Mal wieder was Banales… Jugularis externa punktieren…

JVP

Irgendwie muss es schnell gehen, irgendwie soll`s wenig invasiv sein, aber was Zentrales wäre halt schön, aber das Sono ist grad wieder in der Ambulanz und peripher gibt`s nix mehr zum Stechen… ja, da gibt`s so ein paar Venen, die der Anästhesist lieber mag als Vertreter anderer Fachabteilungen… neben den Fussrückenvenen und v.a. der Vena saphena magna medial vor dem Malleolus medialis so wie der Vena femoralis wenn nix mehr geht, gibt es da ja noch die oft gerade beim multimorbiden gut sichtbare weil pulsatile und prominente Vena jugularis externa

Zur Not kann man hier tatsächlich auch den Ultraschall bemühen, aber oft bietet sich die VJE ja geradezu prominent zum Stechen an… leider sind die ersten Versuche oft nicht von Erfolg gekrönt…. es gibt ein paar Dinge zu beachten:

Am besten wir stehen am Kopfende und punktieren nach kaudal entlang des möglichst sichtbaren Verlaufs. Zwei Finger der einen Hand fixieren den Venenverlauf, die andere Hand punktiert dazwischen die Vene mit einer eher grossen (v.a. längeren) Venüle (grün lang, grau, orange…)

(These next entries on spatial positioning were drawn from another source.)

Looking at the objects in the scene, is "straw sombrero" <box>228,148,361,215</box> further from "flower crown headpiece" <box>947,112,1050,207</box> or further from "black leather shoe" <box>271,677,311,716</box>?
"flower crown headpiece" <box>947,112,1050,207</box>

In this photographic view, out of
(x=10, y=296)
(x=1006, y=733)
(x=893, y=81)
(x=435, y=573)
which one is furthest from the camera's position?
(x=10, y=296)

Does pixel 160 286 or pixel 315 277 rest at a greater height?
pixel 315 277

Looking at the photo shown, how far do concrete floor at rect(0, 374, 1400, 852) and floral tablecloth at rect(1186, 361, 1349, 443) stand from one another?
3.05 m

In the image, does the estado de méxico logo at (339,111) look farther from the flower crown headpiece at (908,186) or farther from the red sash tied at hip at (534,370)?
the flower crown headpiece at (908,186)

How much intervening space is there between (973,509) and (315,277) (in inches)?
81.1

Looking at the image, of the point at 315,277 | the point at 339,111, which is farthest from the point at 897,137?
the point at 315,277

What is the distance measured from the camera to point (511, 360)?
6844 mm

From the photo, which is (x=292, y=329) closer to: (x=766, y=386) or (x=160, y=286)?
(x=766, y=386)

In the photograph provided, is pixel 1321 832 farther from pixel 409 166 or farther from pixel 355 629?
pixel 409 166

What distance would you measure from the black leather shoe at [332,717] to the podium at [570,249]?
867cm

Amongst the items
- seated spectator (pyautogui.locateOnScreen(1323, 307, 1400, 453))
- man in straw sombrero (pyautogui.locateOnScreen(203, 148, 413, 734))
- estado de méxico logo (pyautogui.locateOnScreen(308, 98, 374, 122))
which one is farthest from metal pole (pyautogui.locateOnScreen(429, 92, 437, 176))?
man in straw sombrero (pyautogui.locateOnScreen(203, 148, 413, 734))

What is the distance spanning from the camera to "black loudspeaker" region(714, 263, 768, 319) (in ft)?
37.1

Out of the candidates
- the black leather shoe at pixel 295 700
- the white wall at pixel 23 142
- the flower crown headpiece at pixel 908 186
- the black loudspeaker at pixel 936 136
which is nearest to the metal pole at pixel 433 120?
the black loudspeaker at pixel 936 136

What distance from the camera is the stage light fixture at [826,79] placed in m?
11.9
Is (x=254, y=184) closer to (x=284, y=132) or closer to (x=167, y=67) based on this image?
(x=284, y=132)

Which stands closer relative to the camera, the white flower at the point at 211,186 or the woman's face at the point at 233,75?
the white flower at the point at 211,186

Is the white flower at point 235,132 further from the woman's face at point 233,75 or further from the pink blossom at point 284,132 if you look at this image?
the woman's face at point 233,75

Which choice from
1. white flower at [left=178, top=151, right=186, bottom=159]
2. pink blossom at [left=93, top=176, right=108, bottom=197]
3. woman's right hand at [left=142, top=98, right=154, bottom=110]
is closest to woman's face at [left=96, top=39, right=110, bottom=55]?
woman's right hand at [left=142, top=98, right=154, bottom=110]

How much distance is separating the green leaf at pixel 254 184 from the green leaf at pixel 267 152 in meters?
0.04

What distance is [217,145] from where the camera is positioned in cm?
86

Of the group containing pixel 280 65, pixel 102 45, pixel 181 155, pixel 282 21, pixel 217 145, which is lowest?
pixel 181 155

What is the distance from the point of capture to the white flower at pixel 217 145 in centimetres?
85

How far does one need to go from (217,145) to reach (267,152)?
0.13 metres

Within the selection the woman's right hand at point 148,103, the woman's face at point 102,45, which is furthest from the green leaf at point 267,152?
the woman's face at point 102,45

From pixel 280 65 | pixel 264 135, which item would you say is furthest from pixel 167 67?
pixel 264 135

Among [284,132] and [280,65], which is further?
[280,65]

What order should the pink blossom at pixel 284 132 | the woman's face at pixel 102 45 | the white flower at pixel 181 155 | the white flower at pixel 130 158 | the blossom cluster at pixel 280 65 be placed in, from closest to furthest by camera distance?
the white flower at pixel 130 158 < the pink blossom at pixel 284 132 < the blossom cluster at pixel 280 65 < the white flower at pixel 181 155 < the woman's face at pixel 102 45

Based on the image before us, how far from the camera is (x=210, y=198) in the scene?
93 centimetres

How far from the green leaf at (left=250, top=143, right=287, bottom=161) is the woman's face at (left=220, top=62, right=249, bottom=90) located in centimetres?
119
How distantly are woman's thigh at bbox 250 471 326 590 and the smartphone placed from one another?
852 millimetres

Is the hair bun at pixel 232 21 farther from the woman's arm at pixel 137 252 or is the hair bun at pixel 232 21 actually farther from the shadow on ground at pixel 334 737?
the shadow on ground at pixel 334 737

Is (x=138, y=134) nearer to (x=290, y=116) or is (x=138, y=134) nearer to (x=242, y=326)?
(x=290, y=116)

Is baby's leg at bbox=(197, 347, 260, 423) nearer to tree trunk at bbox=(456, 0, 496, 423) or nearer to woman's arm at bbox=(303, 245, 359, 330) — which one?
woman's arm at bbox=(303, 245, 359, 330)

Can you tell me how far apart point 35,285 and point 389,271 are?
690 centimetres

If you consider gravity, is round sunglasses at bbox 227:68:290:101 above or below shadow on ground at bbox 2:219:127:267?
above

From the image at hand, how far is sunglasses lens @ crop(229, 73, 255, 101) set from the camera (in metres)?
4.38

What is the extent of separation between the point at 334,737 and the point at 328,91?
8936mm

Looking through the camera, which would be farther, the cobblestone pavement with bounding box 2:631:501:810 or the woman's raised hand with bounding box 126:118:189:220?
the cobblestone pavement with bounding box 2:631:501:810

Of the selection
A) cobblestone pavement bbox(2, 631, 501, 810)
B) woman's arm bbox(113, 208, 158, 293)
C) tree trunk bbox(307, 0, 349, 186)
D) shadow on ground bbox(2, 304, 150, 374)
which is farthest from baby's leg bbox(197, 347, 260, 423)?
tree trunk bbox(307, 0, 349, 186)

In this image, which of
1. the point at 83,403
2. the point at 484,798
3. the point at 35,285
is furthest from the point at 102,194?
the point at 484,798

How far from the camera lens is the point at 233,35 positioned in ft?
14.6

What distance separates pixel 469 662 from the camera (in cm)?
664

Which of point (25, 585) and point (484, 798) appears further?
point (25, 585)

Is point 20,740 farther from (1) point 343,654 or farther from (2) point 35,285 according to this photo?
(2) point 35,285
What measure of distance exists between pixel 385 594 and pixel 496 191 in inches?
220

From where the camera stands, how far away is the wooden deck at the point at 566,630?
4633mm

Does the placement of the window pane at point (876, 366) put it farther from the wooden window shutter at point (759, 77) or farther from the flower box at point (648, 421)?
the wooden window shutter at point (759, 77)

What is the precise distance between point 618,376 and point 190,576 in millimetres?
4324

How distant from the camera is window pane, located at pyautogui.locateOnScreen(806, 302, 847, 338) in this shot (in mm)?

Die Vena jugularis externa liegt oberhalb des Herzens, das heisst, prinzipiell kollabiert sie im Stehen und nur durch Stauung im Rahmen kardialer Erkrankungen oder durch intrathorakale Drucksteigerung füllt sie sich wieder… damit sind zwei Dinge wichtig:

  • Zum Punktieren KOPF TIEF oder PRESSEN WIE ZUM STUHLGANG
  • Hat man punktiert und besteht tendenziell eher eine Hypovolämie, kann Luft in die Nadel gesogen werden (es herrscht Unterdruck v.a. bei Inspiration!) dann droht zumindest theoretisch eine Luftembolie. Heisst auch beim Ziehen des Mandrins pressen lassen oder beim Beatmeten den PEEP hochnehmen.

Nun ist die Vena jugularis externa recht oberflächlich gelegen und in den umgebenden Geweben wenig fixiert, d.h. sie ist kollaptisch. Will man sie mit der Nadel punktieren, drückt man sie meist dabei zu (siehe Abbildung), was oft genug damit endet, dass man sie beidseitig perforiert und ausser einem Pfundshämatom nichts erreicht. Die Lösung ist, nach Durchdringen der Haut das Nadelende absenken und die Nadel insgesamt anheben. Wir spannen sozusagen die Haut wie ein Zelt auf und halten die Vene damit aufgespannt. Unter dieser Spannung schieben wir nun die Nadel weiter in die Vene vor.

Nicht entmutigen lassen, typischerweise ergießt sich – anders als bei der peripheren Venenpunktion –  KEIN Blut in den Konnektor! Also Mandrin zurückziehen und siehe da: mit etwas Verzögerung tritt Blut in den Schlauch!

Hat man alles fixiert, kann die Aspiration gerade bei Hypovolämie nicht möglich sein, auch hier ggf. unter Kopftieflage probieren, den Verlauf der Punktion mit Ultraschall überprüfen, aber auf jeden Fall die Volumengabe kritisch überwachen.

Bei der Punktion nebenbei auch an die Strukturen in der Nähe denken, schliesslich liegen Carotiden, Jugulares internae und Pleura nicht sehr weit entfernt, sie alle wollen wir nicht punktieren, deshalb die Nadel streng an der Oberfläche führen.